常識的に考えれば、これじゃ3、4年目で返済が滞るだろうと思う。が、しかしだ。このとき住宅価格はまさに鰻上りだった。返済が滞るようなら住宅を売り払ってしまえばいい。返済額を回収してもお釣りがくる。貸す方も借りる方もノリノリである。ところで、貸付ける側は現金を貸してしまうとその資産は債権に変わる。当然だ。現金が底をつけば、債権を現金化しない限りそれ以上の貸付はできない。取りっぱぐれのない貸付だ。もっと貸したい。そこで、この債権を売って現金化する。返済を待たずに現金が手に入る。これで際限なく貸付が増やせる。

売られた債券はどうなったか。まとまった債権は証券化され、投資家に売られたのである。債権を回収する人間、或いは、それを受け取る権利を有する人間が、債務者と一対一の関係ではなくなり、単純な貸借関係は完全に失われた。こうして、サブプライム・モーゲージという住宅バブルを前提とした本来回収率のそう高くないはずの債権は、証券の中に紛れ込み世界中の投資家や金融機関らに買われていった。それも、アメリカの格付け会社によるトリプルAという太鼓判つきで。アメリカ政府お墨付きの印象とともに証券化された債権はどんどん売れた。

また、債権の証券化には、貸付側が回収の心配をしなくて済むという実に無責任な効果までくっついてきた。どう考えても返済できそうにないような人間にまで無茶な貸し付けをして家を買わせる。或いは、嘘をついたり債務者に不利な条件をこっそり飲ませたりして、不当に利鞘を稼ぐ悪徳業者が横行する。ついには、銀行までが与信をおざなりにし始める。どうせ自分たちで回収するわけじゃないんだから、返せそうにない相手でもローンを組ませてしまおう。モラルは地に落ちた。もの凄くはしょっていうなら、これが「証券化」による被害拡大の概略である。

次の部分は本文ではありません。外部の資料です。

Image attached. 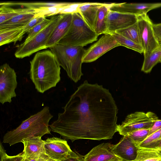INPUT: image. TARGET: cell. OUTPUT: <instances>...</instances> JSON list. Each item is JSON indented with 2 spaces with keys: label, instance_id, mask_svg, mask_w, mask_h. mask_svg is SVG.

「証券化」が被害範囲の拡大だとすると、「レバレッジ」は被害額の拡大にひと役買った金融技術である。これは簡単にいうなら、準備資金以上の投資を可能にするシステムだ。いつか多くの素人が煮え湯を飲まされたFXなんかもこのレバレッジの産物である。サブプライムを扱うファンドの中には、10倍ものレバレッジをかけて運用を行っていたところもあったらしい。例えば100億集めて1000億分のリスク資産を買う。資産が10%値上がりしたとき、本来なら10億の利益しか望めないところ、100億の利益が転がり込む。もちろん、逆もまた真なり、である。

最初は景気対策、次に金融亡者による無理な貸付の横行、バブルに浮かれた人たちの住宅購入競争、住宅価格急上昇による焦り、バブルに依存した債権の急増と、証券化による世界的拡散、そして極端なレバレッジによるリスクの極大化…。アメリカ人たちは最後まで信じようとした。住宅価格は上がり続ける。日本ではその昔、地価は上がり続けるものと思われていた。神話は崩壊する。本書ではサブプライム問題が残した課題やその後の見通し、そして日本における将来の危険なんかについても触れられている。そして半年後の続編ではどんな総括が見られるのか。

これから続けて、続編に取り掛かる。感想はまた後日。